### Exercise details
Reproduce verbatim everything from the line containing "How much of a distance separates" down to the line containing "1842 centimetres", with both of those lines included.

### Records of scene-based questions
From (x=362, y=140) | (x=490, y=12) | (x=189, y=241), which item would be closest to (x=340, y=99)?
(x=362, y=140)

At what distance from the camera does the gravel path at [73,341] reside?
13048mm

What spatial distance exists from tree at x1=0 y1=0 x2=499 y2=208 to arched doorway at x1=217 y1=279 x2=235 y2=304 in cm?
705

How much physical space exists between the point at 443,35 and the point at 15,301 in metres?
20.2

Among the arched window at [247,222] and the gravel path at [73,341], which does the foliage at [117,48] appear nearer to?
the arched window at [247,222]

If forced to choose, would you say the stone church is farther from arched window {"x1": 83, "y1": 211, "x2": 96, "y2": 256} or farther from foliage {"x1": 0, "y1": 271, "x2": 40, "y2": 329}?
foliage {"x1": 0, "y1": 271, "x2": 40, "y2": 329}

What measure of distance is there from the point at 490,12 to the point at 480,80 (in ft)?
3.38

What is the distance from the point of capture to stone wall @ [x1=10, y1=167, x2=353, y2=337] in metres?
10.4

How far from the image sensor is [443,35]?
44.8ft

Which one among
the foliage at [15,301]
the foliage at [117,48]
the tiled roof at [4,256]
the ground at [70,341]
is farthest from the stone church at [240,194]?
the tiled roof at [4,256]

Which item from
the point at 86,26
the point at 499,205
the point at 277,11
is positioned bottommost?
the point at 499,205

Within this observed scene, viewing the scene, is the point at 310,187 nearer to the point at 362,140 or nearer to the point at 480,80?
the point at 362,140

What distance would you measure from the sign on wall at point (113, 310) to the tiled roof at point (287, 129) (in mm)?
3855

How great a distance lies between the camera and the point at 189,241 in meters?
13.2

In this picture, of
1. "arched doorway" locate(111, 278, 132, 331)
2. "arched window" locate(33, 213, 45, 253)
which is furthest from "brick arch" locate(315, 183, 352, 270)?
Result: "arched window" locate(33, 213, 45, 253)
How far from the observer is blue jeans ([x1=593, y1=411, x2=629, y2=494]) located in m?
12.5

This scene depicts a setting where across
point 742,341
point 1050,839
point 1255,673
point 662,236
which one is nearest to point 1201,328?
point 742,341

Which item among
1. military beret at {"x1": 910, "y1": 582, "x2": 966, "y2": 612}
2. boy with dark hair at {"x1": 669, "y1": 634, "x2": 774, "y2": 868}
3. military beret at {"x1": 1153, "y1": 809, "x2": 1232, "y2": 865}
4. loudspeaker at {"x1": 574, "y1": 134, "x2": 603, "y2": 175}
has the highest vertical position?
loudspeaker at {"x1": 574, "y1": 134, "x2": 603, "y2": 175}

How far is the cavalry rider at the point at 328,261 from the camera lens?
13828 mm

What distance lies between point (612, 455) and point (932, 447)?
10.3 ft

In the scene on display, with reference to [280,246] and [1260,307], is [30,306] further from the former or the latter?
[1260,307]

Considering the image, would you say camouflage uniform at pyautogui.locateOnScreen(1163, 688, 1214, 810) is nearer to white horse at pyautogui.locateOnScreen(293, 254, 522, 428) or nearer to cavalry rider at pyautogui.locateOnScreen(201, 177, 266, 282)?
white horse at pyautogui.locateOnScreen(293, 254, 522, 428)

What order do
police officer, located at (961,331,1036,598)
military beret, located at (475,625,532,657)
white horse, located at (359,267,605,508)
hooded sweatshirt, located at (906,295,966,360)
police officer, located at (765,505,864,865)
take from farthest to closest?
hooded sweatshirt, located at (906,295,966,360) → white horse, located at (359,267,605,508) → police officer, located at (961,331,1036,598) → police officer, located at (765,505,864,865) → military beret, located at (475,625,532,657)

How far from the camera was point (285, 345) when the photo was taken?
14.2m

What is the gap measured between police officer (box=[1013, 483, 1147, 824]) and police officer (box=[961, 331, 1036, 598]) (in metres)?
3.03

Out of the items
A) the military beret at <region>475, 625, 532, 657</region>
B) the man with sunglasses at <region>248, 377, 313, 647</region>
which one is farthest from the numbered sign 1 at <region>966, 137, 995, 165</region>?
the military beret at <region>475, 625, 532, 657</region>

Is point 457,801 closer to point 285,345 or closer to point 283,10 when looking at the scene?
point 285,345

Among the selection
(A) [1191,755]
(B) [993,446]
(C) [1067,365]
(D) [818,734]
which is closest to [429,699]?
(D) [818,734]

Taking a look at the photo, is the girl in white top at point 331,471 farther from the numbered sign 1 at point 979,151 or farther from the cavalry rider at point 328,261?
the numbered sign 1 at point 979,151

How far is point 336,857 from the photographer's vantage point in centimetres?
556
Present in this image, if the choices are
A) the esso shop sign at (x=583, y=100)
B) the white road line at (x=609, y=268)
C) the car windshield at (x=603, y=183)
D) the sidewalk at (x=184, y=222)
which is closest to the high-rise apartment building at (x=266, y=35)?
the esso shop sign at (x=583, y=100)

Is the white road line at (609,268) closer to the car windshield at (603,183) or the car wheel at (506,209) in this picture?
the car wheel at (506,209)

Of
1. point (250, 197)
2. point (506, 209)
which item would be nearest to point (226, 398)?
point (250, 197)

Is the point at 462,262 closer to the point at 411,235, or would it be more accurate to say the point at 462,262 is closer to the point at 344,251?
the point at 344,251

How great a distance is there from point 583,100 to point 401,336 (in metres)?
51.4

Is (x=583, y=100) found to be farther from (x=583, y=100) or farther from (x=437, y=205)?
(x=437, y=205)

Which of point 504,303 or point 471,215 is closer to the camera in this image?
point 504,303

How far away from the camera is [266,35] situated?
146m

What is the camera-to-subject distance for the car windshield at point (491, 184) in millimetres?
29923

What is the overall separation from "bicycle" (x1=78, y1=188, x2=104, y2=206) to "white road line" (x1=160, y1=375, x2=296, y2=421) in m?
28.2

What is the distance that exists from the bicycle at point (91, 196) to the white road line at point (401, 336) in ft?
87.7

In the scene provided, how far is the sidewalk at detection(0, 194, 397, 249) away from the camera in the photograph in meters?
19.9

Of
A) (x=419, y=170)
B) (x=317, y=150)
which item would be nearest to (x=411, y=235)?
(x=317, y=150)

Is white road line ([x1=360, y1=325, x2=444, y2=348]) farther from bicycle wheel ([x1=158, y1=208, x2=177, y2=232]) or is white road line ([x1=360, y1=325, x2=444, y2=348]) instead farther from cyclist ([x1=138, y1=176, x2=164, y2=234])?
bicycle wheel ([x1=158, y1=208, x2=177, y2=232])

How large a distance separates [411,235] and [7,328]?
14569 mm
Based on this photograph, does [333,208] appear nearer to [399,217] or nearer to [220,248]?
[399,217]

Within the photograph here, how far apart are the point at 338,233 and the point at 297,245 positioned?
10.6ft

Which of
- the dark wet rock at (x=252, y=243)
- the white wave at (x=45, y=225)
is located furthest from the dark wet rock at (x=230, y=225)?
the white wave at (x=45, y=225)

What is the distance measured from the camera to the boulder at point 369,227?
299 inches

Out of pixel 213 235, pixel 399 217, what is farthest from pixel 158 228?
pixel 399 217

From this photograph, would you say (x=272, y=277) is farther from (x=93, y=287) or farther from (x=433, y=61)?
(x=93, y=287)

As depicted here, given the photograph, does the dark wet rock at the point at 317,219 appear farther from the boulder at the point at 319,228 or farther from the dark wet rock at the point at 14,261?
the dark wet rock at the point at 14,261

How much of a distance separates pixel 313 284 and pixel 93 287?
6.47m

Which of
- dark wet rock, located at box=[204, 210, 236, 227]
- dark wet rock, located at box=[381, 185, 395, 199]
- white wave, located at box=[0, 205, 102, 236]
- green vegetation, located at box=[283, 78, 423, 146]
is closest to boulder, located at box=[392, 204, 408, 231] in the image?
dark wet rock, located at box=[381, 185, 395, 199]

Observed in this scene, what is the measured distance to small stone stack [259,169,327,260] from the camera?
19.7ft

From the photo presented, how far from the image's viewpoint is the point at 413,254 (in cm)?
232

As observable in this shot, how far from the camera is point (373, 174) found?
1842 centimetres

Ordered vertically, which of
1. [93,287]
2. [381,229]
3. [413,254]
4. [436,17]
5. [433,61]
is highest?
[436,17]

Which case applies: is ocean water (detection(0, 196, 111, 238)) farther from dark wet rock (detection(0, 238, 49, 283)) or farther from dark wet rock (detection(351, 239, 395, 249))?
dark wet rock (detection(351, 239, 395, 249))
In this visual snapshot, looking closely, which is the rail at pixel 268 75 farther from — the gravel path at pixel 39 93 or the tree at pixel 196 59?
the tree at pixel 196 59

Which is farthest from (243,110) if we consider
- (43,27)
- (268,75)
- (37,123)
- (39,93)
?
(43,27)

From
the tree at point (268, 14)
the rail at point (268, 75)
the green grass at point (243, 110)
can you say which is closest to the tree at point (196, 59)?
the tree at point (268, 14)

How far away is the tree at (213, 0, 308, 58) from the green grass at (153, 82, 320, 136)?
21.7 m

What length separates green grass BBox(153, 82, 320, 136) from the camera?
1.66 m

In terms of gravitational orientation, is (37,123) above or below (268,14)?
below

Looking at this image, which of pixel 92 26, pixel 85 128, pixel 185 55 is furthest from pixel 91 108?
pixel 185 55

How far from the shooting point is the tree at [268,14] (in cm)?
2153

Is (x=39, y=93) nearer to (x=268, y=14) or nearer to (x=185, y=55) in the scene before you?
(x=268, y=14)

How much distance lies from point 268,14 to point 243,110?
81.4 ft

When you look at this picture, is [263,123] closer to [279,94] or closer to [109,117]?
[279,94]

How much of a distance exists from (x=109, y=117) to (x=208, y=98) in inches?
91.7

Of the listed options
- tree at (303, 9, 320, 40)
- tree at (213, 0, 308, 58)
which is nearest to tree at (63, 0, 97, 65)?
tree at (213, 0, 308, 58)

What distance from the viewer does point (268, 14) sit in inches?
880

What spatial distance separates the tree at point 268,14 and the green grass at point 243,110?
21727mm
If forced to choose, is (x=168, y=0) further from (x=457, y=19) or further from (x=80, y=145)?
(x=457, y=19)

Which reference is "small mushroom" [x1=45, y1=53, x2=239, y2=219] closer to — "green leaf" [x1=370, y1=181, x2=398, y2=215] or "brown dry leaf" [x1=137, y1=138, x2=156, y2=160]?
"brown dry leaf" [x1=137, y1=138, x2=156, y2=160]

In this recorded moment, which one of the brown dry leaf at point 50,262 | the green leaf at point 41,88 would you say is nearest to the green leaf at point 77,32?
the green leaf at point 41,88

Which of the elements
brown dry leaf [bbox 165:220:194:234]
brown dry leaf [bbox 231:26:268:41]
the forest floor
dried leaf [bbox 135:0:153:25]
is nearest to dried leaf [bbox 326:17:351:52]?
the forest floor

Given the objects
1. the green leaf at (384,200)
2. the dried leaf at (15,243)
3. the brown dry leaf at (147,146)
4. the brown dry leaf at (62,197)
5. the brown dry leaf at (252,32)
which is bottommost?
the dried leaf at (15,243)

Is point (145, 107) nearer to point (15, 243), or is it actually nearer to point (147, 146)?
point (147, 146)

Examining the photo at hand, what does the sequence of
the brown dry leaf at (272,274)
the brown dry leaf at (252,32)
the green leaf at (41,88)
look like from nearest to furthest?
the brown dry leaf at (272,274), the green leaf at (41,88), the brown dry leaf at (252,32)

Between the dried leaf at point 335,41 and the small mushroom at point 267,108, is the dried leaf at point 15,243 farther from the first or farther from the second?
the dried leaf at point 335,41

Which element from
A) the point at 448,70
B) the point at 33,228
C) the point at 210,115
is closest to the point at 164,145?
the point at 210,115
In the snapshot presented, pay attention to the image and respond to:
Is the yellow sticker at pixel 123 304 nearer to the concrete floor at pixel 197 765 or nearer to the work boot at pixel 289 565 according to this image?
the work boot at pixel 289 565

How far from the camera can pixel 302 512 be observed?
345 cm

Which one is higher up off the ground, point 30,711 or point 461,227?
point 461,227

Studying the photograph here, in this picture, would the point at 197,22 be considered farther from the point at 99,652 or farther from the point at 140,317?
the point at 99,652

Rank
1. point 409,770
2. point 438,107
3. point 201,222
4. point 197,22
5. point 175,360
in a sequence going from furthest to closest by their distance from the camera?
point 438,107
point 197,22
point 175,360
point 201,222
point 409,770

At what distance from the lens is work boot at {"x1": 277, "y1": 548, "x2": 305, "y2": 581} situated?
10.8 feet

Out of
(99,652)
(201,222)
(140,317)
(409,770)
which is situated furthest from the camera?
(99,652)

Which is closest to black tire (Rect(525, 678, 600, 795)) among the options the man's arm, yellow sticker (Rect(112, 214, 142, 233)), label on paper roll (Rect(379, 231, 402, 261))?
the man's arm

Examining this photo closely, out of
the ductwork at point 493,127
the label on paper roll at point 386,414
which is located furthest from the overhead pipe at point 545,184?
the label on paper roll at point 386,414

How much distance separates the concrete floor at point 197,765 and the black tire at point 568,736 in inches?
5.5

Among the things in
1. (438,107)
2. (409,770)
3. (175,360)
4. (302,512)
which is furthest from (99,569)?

### Finished task
How much of a distance separates pixel 313 284 and pixel 93 287?
6.47m

Which of
- dark wet rock, located at box=[204, 210, 236, 227]
- dark wet rock, located at box=[381, 185, 395, 199]
- white wave, located at box=[0, 205, 102, 236]
- green vegetation, located at box=[283, 78, 423, 146]
is closest to boulder, located at box=[392, 204, 408, 231] in the image?
dark wet rock, located at box=[381, 185, 395, 199]

Observed in this scene, what is the measured distance to small stone stack [259,169,327,260] from the camera?
19.7ft

From the photo presented, how far from the image's viewpoint is the point at 413,254 (in cm)?
232

As observable in this shot, how far from the camera is point (373, 174) found?
1842 centimetres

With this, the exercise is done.